The company, which is the joint venture between Finland’s Nokia Corporation and Siemens AG of Germany, had said that it intends to cut 17,000 jobs worldwide. Nokia Siemens has been struggling against rival network companies from the past few years.
Nokia has been internally classified as “old tech” several verticals in its Indian Arm. These include its fixed-line voice over internet protocol, wireline broadband access, WiMAX, carrier Ethernet, business support systems, microwave transport and the communications and entertainment solutions business.

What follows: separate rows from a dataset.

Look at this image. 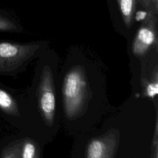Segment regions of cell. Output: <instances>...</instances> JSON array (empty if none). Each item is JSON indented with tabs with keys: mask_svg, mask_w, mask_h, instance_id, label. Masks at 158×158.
Listing matches in <instances>:
<instances>
[{
	"mask_svg": "<svg viewBox=\"0 0 158 158\" xmlns=\"http://www.w3.org/2000/svg\"><path fill=\"white\" fill-rule=\"evenodd\" d=\"M21 141L10 143L1 152V158H20Z\"/></svg>",
	"mask_w": 158,
	"mask_h": 158,
	"instance_id": "obj_9",
	"label": "cell"
},
{
	"mask_svg": "<svg viewBox=\"0 0 158 158\" xmlns=\"http://www.w3.org/2000/svg\"><path fill=\"white\" fill-rule=\"evenodd\" d=\"M136 0H117L124 25L130 28L132 25Z\"/></svg>",
	"mask_w": 158,
	"mask_h": 158,
	"instance_id": "obj_7",
	"label": "cell"
},
{
	"mask_svg": "<svg viewBox=\"0 0 158 158\" xmlns=\"http://www.w3.org/2000/svg\"><path fill=\"white\" fill-rule=\"evenodd\" d=\"M17 28L15 23L12 21L0 15V31H15Z\"/></svg>",
	"mask_w": 158,
	"mask_h": 158,
	"instance_id": "obj_10",
	"label": "cell"
},
{
	"mask_svg": "<svg viewBox=\"0 0 158 158\" xmlns=\"http://www.w3.org/2000/svg\"><path fill=\"white\" fill-rule=\"evenodd\" d=\"M146 93L148 96L150 98H154L158 93V84L157 81H152L149 83L146 88Z\"/></svg>",
	"mask_w": 158,
	"mask_h": 158,
	"instance_id": "obj_11",
	"label": "cell"
},
{
	"mask_svg": "<svg viewBox=\"0 0 158 158\" xmlns=\"http://www.w3.org/2000/svg\"><path fill=\"white\" fill-rule=\"evenodd\" d=\"M0 109L10 115H20L19 106L15 100L9 93L2 89H0Z\"/></svg>",
	"mask_w": 158,
	"mask_h": 158,
	"instance_id": "obj_6",
	"label": "cell"
},
{
	"mask_svg": "<svg viewBox=\"0 0 158 158\" xmlns=\"http://www.w3.org/2000/svg\"><path fill=\"white\" fill-rule=\"evenodd\" d=\"M112 146L104 138H96L91 141L87 147V158H111Z\"/></svg>",
	"mask_w": 158,
	"mask_h": 158,
	"instance_id": "obj_5",
	"label": "cell"
},
{
	"mask_svg": "<svg viewBox=\"0 0 158 158\" xmlns=\"http://www.w3.org/2000/svg\"><path fill=\"white\" fill-rule=\"evenodd\" d=\"M87 92L83 68L75 65L66 73L63 82L64 109L67 116L73 118L79 114L86 101Z\"/></svg>",
	"mask_w": 158,
	"mask_h": 158,
	"instance_id": "obj_1",
	"label": "cell"
},
{
	"mask_svg": "<svg viewBox=\"0 0 158 158\" xmlns=\"http://www.w3.org/2000/svg\"><path fill=\"white\" fill-rule=\"evenodd\" d=\"M52 72L48 65L43 67L38 89L40 112L46 123H54L56 111V99Z\"/></svg>",
	"mask_w": 158,
	"mask_h": 158,
	"instance_id": "obj_3",
	"label": "cell"
},
{
	"mask_svg": "<svg viewBox=\"0 0 158 158\" xmlns=\"http://www.w3.org/2000/svg\"><path fill=\"white\" fill-rule=\"evenodd\" d=\"M157 14L148 16L139 28L132 43V52L137 57L144 56L152 48L157 47Z\"/></svg>",
	"mask_w": 158,
	"mask_h": 158,
	"instance_id": "obj_4",
	"label": "cell"
},
{
	"mask_svg": "<svg viewBox=\"0 0 158 158\" xmlns=\"http://www.w3.org/2000/svg\"><path fill=\"white\" fill-rule=\"evenodd\" d=\"M20 158H40L39 147L35 141L26 138L21 141Z\"/></svg>",
	"mask_w": 158,
	"mask_h": 158,
	"instance_id": "obj_8",
	"label": "cell"
},
{
	"mask_svg": "<svg viewBox=\"0 0 158 158\" xmlns=\"http://www.w3.org/2000/svg\"><path fill=\"white\" fill-rule=\"evenodd\" d=\"M138 1L146 10H148V14H156L154 12V10L152 9L151 0H138Z\"/></svg>",
	"mask_w": 158,
	"mask_h": 158,
	"instance_id": "obj_12",
	"label": "cell"
},
{
	"mask_svg": "<svg viewBox=\"0 0 158 158\" xmlns=\"http://www.w3.org/2000/svg\"><path fill=\"white\" fill-rule=\"evenodd\" d=\"M151 2L154 12L158 14V0H151Z\"/></svg>",
	"mask_w": 158,
	"mask_h": 158,
	"instance_id": "obj_13",
	"label": "cell"
},
{
	"mask_svg": "<svg viewBox=\"0 0 158 158\" xmlns=\"http://www.w3.org/2000/svg\"><path fill=\"white\" fill-rule=\"evenodd\" d=\"M38 43H0V73L17 71L40 49Z\"/></svg>",
	"mask_w": 158,
	"mask_h": 158,
	"instance_id": "obj_2",
	"label": "cell"
}]
</instances>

One the spokesperson of the company told that they cannot provide a breakdown of headcount reduction by geography, but they are very clear that mobile broadband and services will drive their forward strategy. Most changes by way of workforce cuts in the company will be areas that don’t fit well with these business lines.
However, according to the company spokespersons, the company has no immediate plans to lay off 5,000 indirect staffers in India, but they did not rule out the possibility of some cuts in future.
One of the top executive of the company told that, appropriate measures will be taken after considering the individual circumstances and opportunities in each business.
According to industry reports, in the year 2010-11 the revenue of the company’s Indian unit fell 5 percent to 6,177 crore, form that of Rs 6,500 crore in the previous fiscal. However India remains as a key to Nokia Siemens as its services division that contributes nearly 50 percent of its global revenues which is headquartered her in India.
The company has not planned to cut jobs at its 3,000 strong research and development center which is located in Bangalore, or its Chennai manufacturing unit which employs over 1,000 executives. Job cuts are also unlikely at the 300-member R&D centre in Hyderabad, which had come under its fold when it acquired Motorola’s worldwide wireless network assets for $1.2 billion in the year 2010.
Some of the industry executives who are familiar with Nokia Siemens told that, the people who are hired to the company by the third parties are likely to get hit first and that the company may also stop hiring in India.
Another industry executive claimed that the company may merge its circle wise support systems by enabling it to reduce headcount across multiple layers of engineering, operations and maintenance, third party network up gradation and support verticals which were created to support the 24 telecom zones that are situated in India.